-------- INFORMATION --------

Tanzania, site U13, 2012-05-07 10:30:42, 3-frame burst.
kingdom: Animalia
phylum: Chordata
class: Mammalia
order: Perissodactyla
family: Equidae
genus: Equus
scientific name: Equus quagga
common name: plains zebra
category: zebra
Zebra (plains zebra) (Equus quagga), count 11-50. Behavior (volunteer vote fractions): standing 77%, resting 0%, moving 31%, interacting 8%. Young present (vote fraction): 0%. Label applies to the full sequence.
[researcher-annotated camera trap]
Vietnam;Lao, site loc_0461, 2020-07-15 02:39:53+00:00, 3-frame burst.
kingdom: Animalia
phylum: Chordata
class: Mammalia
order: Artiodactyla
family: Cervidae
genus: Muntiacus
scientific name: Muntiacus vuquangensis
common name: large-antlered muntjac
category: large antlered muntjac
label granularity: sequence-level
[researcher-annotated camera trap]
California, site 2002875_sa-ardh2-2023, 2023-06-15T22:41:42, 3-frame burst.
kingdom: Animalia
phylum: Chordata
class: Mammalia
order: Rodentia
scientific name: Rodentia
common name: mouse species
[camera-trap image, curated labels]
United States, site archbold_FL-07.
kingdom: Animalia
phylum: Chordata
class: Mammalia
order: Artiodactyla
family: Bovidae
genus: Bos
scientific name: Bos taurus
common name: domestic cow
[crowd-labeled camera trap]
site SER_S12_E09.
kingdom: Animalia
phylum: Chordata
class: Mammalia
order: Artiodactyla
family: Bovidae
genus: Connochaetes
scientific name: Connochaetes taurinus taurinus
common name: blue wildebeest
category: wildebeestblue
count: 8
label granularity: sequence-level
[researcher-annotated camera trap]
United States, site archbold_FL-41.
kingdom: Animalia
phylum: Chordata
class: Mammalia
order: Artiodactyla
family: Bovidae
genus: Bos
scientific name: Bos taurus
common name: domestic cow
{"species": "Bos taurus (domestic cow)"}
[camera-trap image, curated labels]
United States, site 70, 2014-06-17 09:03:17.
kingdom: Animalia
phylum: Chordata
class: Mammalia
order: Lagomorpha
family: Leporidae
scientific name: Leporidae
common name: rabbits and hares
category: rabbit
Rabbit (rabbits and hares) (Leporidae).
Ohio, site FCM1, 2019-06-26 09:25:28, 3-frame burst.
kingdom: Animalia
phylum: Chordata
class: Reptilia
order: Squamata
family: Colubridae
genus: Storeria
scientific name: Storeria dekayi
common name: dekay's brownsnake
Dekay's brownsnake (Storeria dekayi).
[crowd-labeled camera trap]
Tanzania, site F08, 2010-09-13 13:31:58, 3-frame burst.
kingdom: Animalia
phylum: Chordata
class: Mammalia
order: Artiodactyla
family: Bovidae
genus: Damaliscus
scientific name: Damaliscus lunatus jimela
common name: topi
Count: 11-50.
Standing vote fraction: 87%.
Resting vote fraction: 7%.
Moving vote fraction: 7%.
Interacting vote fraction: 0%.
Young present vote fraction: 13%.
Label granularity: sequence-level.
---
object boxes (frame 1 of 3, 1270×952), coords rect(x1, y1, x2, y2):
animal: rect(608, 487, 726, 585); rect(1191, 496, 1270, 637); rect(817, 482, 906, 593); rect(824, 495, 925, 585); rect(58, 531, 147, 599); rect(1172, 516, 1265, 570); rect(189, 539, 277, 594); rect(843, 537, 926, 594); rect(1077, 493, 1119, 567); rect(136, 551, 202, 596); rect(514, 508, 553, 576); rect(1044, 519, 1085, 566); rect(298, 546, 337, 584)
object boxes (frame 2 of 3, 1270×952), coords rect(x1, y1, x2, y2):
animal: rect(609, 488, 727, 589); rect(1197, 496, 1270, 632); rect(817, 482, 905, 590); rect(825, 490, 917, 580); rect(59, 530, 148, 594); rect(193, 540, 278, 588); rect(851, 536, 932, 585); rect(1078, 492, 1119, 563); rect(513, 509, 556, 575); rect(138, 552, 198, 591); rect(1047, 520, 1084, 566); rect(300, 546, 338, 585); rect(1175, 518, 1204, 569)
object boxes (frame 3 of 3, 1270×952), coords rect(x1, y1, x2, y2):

--------

◆ ACTIVITY
Starting at the line above that contains "scientific name: Rodentia", write out each line exactly until the line that contains "site SER_S12_E09." has been written, and stop there.

◆ PROBLEM SOLUTION
scientific name: Rodentia
common name: mouse species
[camera-trap image, curated labels]
United States, site archbold_FL-07.
kingdom: Animalia
phylum: Chordata
class: Mammalia
order: Artiodactyla
family: Bovidae
genus: Bos
scientific name: Bos taurus
common name: domestic cow
[crowd-labeled camera trap]
site SER_S12_E09.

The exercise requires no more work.